Use existing IE cookie

K

KB

Hi there,

Relevant versions: Python 2.5, Vista Home, IE7

I am trying to scrape a website I have browsed manually in the past,
and also manually selected my options, and now want python to use my
existing cookie from the manual browse when downloading data.
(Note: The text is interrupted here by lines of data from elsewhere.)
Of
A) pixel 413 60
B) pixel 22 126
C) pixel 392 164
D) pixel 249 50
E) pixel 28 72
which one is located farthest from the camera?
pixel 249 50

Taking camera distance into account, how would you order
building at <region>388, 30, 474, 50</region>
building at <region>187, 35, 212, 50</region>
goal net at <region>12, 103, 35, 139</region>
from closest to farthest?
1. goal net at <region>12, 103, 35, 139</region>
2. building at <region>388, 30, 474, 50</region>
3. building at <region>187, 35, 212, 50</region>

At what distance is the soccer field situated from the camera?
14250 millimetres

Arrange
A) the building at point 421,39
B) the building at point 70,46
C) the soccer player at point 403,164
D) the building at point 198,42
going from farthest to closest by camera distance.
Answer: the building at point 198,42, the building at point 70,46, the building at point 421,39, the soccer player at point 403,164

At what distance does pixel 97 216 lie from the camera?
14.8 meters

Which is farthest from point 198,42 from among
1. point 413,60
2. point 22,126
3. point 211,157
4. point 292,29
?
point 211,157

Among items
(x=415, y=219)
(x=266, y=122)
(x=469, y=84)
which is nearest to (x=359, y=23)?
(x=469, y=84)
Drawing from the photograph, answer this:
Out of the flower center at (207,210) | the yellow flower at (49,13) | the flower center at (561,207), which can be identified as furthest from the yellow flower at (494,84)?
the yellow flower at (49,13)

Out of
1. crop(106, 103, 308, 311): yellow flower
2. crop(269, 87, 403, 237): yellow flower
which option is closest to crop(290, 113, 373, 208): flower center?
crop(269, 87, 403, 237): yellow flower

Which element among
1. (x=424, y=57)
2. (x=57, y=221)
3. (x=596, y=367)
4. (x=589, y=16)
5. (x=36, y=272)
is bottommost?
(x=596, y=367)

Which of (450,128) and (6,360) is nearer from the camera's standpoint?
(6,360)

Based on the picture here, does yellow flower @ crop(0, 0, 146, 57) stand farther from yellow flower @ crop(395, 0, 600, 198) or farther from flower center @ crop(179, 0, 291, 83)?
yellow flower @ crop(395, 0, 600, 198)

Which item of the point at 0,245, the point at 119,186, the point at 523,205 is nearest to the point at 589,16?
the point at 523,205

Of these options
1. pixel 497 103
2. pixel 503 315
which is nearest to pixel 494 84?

Using: http://code.activestate.com/recipes/80443/ I have found the
"name" of the relevant cookie, just after reading urllib2 docs, I
can't see how to "send" or have my python instance use "MY" existing
cookie.

Using the following:

***
import re
import urllib2, cookielib

# set things up for cookies

opener = urllib2.build_opener(urllib2.HTTPCookieProcessor())
urllib2.install_opener(opener)

reply = urllib2.urlopen('foo.html').read()

print reply

***

This does return data, just default data, not the data from the
options I set up when manually browsing.

My sense is that I need "something" in the () part of
HTTPCookieProcessor() but I have no idea as to what... the docs say
"cookiejar" but the only code examples I have found are to create a
cookiejar for the existing Python session, not to use the cookies from
my prior manual meanderings.

Any help greatly appreciated.
 
D

Diez B. Roggisch

KB said:
Hi there,

Relevant versions: Python 2.5, Vista Home, IE7

I am trying to scrape a website I have browsed manually in the past,
and also manually selected my options, and now want python to use my
existing cookie from the manual browse when downloading data.

Using: http://code.activestate.com/recipes/80443/ I have found the
"name" of the relevant cookie, just after reading urllib2 docs, I
can't see how to "send" or have my python instance use "MY" existing
cookie.

Using the following:

***
import re
import urllib2, cookielib

# set things up for cookies

opener = urllib2.build_opener(urllib2.HTTPCookieProcessor())
urllib2.install_opener(opener)

reply = urllib2.urlopen('foo.html').read()

print reply

***

This does return data, just default data, not the data from the
options I set up when manually browsing.

My sense is that I need "something" in the () part of
HTTPCookieProcessor() but I have no idea as to what... the docs say
"cookiejar" but the only code examples I have found are to create a
cookiejar for the existing Python session, not to use the cookies from
my prior manual meanderings.

Because this is a completely different beast. You need to find out if and
how to access IE-cookies from python - I guess some win32-road is to be
walked down for that.

Once you get a hold on them, you can build up whatever cookiejar urllib2
needs.

Diez
 
K

KB

Thanks for the prompt reply, Diez! Using the above I have found the
name of the cookie (I did google how to use IE cookies in python and
that was the best match) but it only tells me the name of the cookie,
not how to use it.

Any clues?

TIA!
 
D

Diez B. Roggisch

KB said:
Thanks for the prompt reply, Diez! Using the above I have found the
name of the cookie (I did google how to use IE cookies in python and
that was the best match) but it only tells me the name of the cookie,
not how to use it.

Ah, sorry, should have read the recipe also.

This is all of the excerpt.